# Steel Multi HM x Turquoise HM



## PieTime (Mar 16, 2014)

Today I put my turquoise female HM in the breeding tank with my steel multi HM male. So far they've been together for about 40 minutes. The female is definitely ready to go, and is giving the male a bit of a hard time since he hasn't built a nest. But he's dancing and flaring, and it looks like a bubblenest could be in the works here. Fingers crossed that all goes well! (I'll try and get some pics for you guys, but the water is kinda tinted from IAL)


----------



## Bikeridinguckgirl14 (Oct 22, 2013)




----------



## bettaboyshiva (Jul 14, 2011)

hope they spawned!


----------



## PieTime (Mar 16, 2014)

I ended up separating both fish last night after just 4 hours. I have _never_ seen a female tear up a male so badly before. It's not little nip marks, either, we're talking like whole strips of fin gone. Annoyingly, I spent a good 3 weeks conditioning this pair since they're both virgin fish. The male was still flaring and dancing, but looking exhausted, so I decided to put them back in their own tanks, lest I find him dead the next morning.

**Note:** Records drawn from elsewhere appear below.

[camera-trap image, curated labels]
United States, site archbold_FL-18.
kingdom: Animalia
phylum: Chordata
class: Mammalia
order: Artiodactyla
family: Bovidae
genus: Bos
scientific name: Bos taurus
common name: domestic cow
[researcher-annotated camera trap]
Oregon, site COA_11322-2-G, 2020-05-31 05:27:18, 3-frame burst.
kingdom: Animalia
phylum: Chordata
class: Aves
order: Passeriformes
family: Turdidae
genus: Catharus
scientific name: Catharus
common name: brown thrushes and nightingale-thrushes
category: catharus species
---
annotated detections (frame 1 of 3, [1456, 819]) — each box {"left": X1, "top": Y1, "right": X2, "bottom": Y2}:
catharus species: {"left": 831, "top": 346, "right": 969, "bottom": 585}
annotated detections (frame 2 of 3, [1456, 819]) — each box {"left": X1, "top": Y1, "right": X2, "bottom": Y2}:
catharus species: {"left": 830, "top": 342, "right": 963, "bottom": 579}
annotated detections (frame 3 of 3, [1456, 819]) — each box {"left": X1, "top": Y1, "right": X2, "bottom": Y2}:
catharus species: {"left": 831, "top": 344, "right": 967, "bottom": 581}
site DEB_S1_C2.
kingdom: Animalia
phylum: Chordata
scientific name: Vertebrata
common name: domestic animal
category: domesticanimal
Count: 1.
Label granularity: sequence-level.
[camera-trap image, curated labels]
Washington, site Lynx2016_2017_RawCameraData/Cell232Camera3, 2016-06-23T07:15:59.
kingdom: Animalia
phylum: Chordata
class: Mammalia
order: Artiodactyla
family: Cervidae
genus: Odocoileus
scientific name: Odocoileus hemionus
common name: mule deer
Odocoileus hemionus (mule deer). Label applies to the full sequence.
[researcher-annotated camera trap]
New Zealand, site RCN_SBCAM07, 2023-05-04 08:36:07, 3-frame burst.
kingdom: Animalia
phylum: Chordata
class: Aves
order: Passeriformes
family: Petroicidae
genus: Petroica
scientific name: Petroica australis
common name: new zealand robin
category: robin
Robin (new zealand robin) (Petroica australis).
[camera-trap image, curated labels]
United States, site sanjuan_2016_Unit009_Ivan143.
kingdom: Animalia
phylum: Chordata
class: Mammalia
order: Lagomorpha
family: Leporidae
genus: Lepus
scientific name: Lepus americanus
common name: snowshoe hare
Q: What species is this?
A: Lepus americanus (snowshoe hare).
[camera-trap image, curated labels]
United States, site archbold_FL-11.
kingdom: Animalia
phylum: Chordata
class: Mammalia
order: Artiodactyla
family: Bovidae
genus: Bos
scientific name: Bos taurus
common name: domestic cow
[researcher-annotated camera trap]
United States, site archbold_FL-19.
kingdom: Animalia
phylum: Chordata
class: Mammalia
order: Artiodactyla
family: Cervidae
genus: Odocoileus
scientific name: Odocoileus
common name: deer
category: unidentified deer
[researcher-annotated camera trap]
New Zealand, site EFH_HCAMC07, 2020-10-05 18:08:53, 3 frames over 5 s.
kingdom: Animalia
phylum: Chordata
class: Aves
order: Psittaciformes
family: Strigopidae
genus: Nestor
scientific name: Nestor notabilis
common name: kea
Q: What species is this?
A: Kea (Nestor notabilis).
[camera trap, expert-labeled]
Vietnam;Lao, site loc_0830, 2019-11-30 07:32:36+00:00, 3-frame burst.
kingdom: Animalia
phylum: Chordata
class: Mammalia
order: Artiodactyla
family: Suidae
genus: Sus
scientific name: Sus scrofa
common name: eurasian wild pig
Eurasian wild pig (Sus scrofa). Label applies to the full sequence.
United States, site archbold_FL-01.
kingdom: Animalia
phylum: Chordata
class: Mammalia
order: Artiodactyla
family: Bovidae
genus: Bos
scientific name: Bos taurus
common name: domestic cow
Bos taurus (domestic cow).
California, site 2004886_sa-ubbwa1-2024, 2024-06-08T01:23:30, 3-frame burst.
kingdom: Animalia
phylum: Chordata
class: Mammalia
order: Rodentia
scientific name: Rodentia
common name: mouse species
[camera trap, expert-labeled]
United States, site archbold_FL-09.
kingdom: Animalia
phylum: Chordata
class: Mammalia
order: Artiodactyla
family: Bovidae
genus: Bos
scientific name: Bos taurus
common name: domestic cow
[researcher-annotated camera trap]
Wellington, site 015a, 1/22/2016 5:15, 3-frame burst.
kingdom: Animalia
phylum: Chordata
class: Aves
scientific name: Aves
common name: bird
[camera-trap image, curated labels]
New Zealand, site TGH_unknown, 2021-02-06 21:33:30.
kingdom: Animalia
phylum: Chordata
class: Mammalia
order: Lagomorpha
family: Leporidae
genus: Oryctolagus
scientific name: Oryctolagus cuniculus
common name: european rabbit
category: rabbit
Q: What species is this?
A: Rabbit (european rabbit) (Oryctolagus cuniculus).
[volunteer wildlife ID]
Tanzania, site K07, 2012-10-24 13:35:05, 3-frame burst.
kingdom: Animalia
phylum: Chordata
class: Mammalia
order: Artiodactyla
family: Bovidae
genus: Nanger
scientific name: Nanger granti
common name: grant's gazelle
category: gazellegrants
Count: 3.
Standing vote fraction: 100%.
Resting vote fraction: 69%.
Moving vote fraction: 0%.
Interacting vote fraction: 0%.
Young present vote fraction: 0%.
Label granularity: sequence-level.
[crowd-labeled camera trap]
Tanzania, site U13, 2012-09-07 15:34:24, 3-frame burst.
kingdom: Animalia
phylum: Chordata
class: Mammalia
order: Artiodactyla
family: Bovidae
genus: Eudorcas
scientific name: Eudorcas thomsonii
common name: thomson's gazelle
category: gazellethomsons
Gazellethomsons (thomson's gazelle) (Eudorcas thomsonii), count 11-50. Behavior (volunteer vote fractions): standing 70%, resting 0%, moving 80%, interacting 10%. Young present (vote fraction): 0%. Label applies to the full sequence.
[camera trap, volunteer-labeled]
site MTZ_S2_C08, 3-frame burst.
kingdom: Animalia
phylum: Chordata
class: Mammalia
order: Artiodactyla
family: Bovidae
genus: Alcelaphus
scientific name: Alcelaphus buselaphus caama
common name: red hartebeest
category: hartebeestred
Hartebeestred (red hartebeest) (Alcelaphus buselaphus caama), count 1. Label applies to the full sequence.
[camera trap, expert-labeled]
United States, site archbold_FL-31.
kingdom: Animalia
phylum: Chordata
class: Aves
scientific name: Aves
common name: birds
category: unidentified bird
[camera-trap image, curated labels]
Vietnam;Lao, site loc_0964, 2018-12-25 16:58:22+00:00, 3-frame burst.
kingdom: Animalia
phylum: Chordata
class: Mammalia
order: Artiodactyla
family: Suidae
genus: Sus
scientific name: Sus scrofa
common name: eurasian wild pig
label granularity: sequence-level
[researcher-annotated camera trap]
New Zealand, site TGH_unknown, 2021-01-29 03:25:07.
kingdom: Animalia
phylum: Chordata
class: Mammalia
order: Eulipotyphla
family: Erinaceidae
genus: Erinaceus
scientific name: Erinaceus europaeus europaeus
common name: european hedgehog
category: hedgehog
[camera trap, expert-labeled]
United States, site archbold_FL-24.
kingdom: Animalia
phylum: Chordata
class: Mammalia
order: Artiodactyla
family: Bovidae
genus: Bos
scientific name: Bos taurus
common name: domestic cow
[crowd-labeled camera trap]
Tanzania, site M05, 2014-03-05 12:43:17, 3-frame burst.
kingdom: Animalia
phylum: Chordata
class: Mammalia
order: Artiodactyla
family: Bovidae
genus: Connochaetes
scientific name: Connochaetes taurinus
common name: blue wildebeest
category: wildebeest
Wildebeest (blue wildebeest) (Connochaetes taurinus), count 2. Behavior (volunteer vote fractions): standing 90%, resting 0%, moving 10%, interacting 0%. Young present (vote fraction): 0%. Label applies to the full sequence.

The female's not even that big, and for as badly as she shredded him, she has no battle wounds whatsoever :| Looks like I'll need a bigger, more aggressive male than this guy.


----------



## amphirion (Jan 15, 2014)

my last pair was like that. funny thing-- female was shredded to bits but had no horizontal bar displays. almost as if she was into the kink. best of luck the second time around.


----------



## bettaboyshiva (Jul 14, 2011)

he may never spawn with her...but she however is showing you that ur male is weak and if he cannot beat her...she willl not submit to him and therefore no spawning will occur..my suggestion...feed up ur male and fatten him and try round two soon if no other male is available..


----------